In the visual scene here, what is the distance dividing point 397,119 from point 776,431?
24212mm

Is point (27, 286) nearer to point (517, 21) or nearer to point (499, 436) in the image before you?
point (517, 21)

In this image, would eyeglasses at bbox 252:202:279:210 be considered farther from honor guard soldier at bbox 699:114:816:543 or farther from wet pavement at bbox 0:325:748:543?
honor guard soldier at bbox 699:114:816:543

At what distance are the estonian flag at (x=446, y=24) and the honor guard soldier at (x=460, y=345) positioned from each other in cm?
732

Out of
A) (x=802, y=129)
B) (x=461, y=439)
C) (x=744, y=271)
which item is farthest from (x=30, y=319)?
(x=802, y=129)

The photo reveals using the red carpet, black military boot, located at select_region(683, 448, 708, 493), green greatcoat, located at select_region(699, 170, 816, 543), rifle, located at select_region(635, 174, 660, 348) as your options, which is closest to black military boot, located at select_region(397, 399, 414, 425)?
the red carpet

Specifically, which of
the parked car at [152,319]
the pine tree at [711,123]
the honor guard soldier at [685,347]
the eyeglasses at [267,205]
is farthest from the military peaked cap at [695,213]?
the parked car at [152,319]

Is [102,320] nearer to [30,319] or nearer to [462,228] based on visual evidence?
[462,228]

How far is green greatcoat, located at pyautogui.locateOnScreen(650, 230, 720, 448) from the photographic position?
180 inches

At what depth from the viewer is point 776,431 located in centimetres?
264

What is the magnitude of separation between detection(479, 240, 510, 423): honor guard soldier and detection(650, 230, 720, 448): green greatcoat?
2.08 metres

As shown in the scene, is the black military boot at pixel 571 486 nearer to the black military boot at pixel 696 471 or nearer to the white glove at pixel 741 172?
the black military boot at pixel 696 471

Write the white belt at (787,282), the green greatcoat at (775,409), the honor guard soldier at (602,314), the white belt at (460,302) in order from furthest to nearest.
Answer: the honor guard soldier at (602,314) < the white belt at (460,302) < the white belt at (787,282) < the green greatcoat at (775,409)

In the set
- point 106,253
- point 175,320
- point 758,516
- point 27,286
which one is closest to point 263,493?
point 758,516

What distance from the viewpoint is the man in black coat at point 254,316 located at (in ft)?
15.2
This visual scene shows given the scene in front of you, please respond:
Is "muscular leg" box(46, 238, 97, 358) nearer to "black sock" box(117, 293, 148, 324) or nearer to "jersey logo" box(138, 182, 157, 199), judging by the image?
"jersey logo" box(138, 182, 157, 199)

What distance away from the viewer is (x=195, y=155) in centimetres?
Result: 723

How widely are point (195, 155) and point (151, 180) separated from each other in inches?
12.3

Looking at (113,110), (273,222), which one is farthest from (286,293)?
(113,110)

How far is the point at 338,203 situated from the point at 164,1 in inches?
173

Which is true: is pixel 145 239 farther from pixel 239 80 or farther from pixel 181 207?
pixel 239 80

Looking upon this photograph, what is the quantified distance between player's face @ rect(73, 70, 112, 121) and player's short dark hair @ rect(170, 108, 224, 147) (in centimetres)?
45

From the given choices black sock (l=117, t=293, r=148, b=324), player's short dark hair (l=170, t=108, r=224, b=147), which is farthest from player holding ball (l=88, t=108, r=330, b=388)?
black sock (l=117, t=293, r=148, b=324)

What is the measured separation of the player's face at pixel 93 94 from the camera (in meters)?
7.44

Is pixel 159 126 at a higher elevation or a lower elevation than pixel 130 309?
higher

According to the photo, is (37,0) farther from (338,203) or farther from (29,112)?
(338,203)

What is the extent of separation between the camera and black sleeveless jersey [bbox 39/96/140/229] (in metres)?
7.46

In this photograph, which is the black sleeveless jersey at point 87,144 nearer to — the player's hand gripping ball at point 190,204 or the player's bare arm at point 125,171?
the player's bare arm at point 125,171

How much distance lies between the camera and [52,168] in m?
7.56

^^^^^^^^

**Your instructions:** Rewrite the whole listing above, replacing "eyeglasses" with "sunglasses" wherever it occurs and leaving everything else unchanged.

**Result of the task:**
In the visual scene here, what is the distance dividing point 397,119 from point 776,431?
24212mm

Is point (27, 286) nearer to point (517, 21) or nearer to point (499, 436) in the image before you?
point (517, 21)

In this image, would sunglasses at bbox 252:202:279:210 be considered farther from honor guard soldier at bbox 699:114:816:543 or farther from wet pavement at bbox 0:325:748:543?
honor guard soldier at bbox 699:114:816:543

At what distance are the estonian flag at (x=446, y=24) and the honor guard soldier at (x=460, y=345) positioned from each other in cm?
732

Out of
A) (x=802, y=129)
B) (x=461, y=439)
C) (x=744, y=271)
which item is farthest from (x=30, y=319)?
(x=802, y=129)

The photo reveals using the red carpet, black military boot, located at select_region(683, 448, 708, 493), green greatcoat, located at select_region(699, 170, 816, 543), rifle, located at select_region(635, 174, 660, 348) as your options, which is closest to black military boot, located at select_region(397, 399, 414, 425)?
the red carpet

Specifically, which of
the parked car at [152,319]
the pine tree at [711,123]
the honor guard soldier at [685,347]
the sunglasses at [267,205]
is farthest from the military peaked cap at [695,213]?
the parked car at [152,319]

Is [102,320] nearer to [30,319] or nearer to [462,228] based on visual evidence?
[462,228]

How far is green greatcoat, located at pyautogui.locateOnScreen(650, 230, 720, 448) from the photographic position?
180 inches

At what depth from the viewer is point 776,431 located in centimetres?
264

What is the magnitude of separation between detection(479, 240, 510, 423): honor guard soldier and detection(650, 230, 720, 448): green greatcoat?
2.08 metres

As shown in the scene, is the black military boot at pixel 571 486 nearer to the black military boot at pixel 696 471 or nearer to the white glove at pixel 741 172?
the black military boot at pixel 696 471

Write the white belt at (787,282), the green greatcoat at (775,409), the honor guard soldier at (602,314), the white belt at (460,302) in order from furthest to nearest.
Answer: the honor guard soldier at (602,314) < the white belt at (460,302) < the white belt at (787,282) < the green greatcoat at (775,409)

In the set
- point 106,253
- point 175,320
- point 758,516
- point 27,286
which one is closest to point 263,493?
point 758,516

What distance from the viewpoint is the man in black coat at point 254,316 located at (in ft)?
15.2
This visual scene shows given the scene in front of you, please respond:
Is "muscular leg" box(46, 238, 97, 358) nearer to "black sock" box(117, 293, 148, 324) or nearer to "jersey logo" box(138, 182, 157, 199), judging by the image?
"jersey logo" box(138, 182, 157, 199)

What distance away from the viewer is (x=195, y=155) in centimetres?
Result: 723

How widely are point (195, 155) and point (151, 180) separated from each other in inches?
12.3

Looking at (113,110), (273,222), which one is farthest from (286,293)?
(113,110)

How far is the point at 338,203 situated from the point at 164,1 in inches?
173

Which is true: is pixel 145 239 farther from pixel 239 80 or farther from pixel 181 207?
pixel 239 80

Looking upon this photograph, what is the quantified distance between player's face @ rect(73, 70, 112, 121) and player's short dark hair @ rect(170, 108, 224, 147) (in centimetres)?
45

From the given choices black sock (l=117, t=293, r=148, b=324), player's short dark hair (l=170, t=108, r=224, b=147), which is farthest from player holding ball (l=88, t=108, r=330, b=388)?
black sock (l=117, t=293, r=148, b=324)

What is the measured separation of the player's face at pixel 93 94 from the camera (in meters)?
7.44

Is pixel 159 126 at a higher elevation or a lower elevation than pixel 130 309?
higher

According to the photo, is (37,0) farther from (338,203) or farther from (29,112)?
(338,203)

What is the extent of separation between the camera and black sleeveless jersey [bbox 39/96/140/229] (in metres)?
7.46

In this photograph, which is the black sleeveless jersey at point 87,144 nearer to — the player's hand gripping ball at point 190,204 or the player's bare arm at point 125,171?
the player's bare arm at point 125,171

How much distance lies between the camera and [52,168] in m?
7.56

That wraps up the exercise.